Results Since 2006 the number of neonatal units contributing data to National Neonatal Audit Programme (NNAP) has risen to 166, 93% of the 178 units in England. For those babies upon whom data were received, the rates (ie, percentage positive answers) have remained relatively constant at approximately 85% for temperature and 75% for BP measurement in the first hour of babies <28 weeks, whereas surfactant administration has fallen from a quarterly peak of 88% to 76% (difference=12%, 95% CI 6.4 to 17.6). The recorded rate for antenatal steroid administration at 24–34 weeks gestation is 70%. 50% of parents are recorded as being seen by a senior staff member within 24 h of admission. Data recording remains incomplete for all questions, varying from >95% completion for data on antenatal steroids to <60% for that on senior staff seeing the parents. There is a huge variation in the percentage of babies >37 weeks being admitted to NNUs: in the last quarter of 2008 level 1 units admitted 2.5 to 10%, level 2 units 1.9 to 13.3% and level 3 units 1.2 to 11.5% of such babies.
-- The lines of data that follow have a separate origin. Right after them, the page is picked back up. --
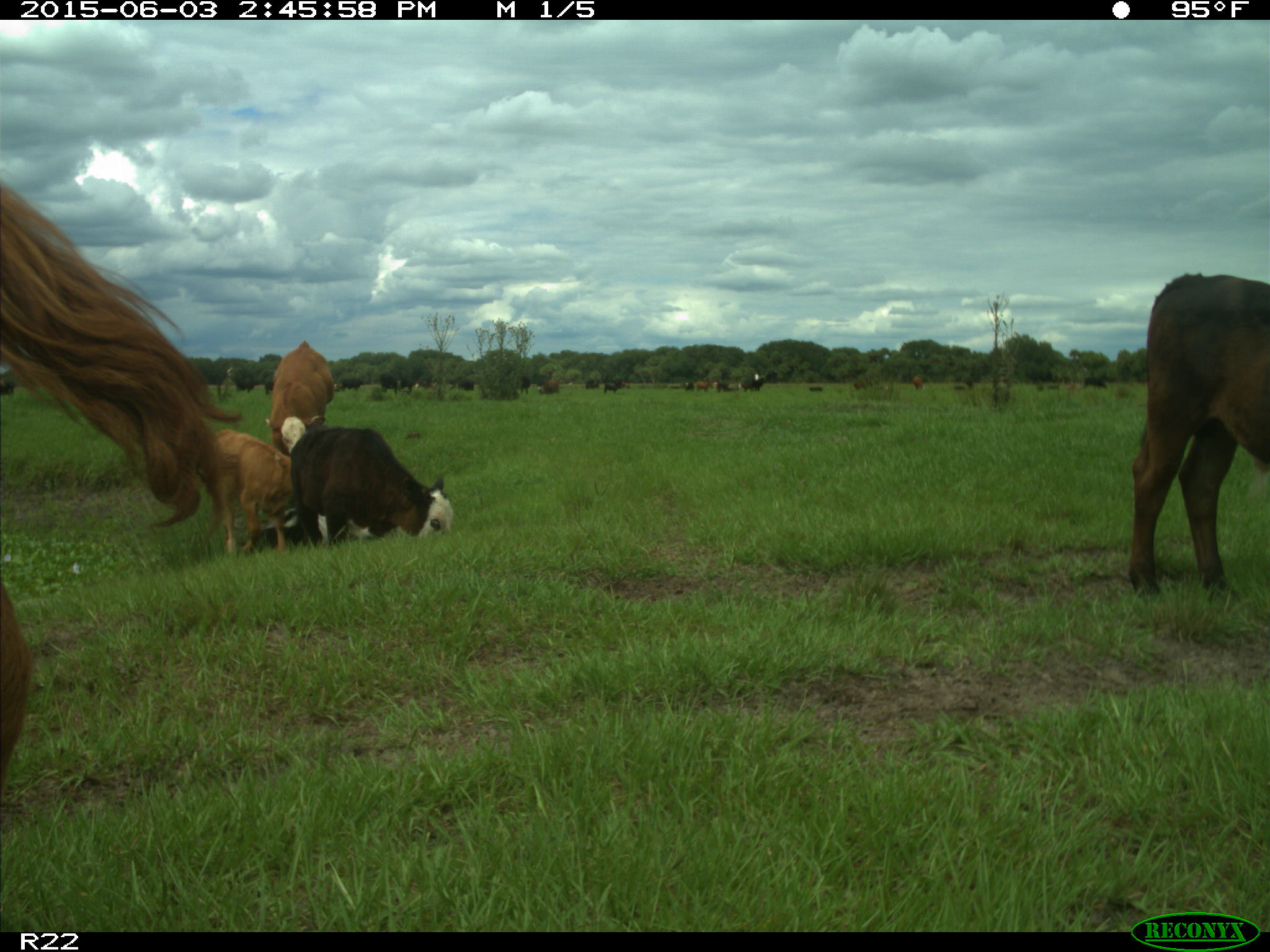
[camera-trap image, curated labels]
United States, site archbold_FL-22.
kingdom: Animalia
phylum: Chordata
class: Mammalia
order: Artiodactyla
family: Bovidae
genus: Bos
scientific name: Bos taurus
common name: domestic cow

The collection of data on breast milk feeding has changed since inception of the audit: 78% of all babies on NNUs get their mother's own milk. A pilot study on the 2-year health status questionnaire yielded a low return. Some units have reported changes in practice as a result of these data.

Conclusion The NNAP is progressing and data collection is improving, but it needs time, commitment and funding to become more complete and accurate. Some questions need reviewing. Data-based quality improvement has begun as shown by the descriptions of change received from participating units.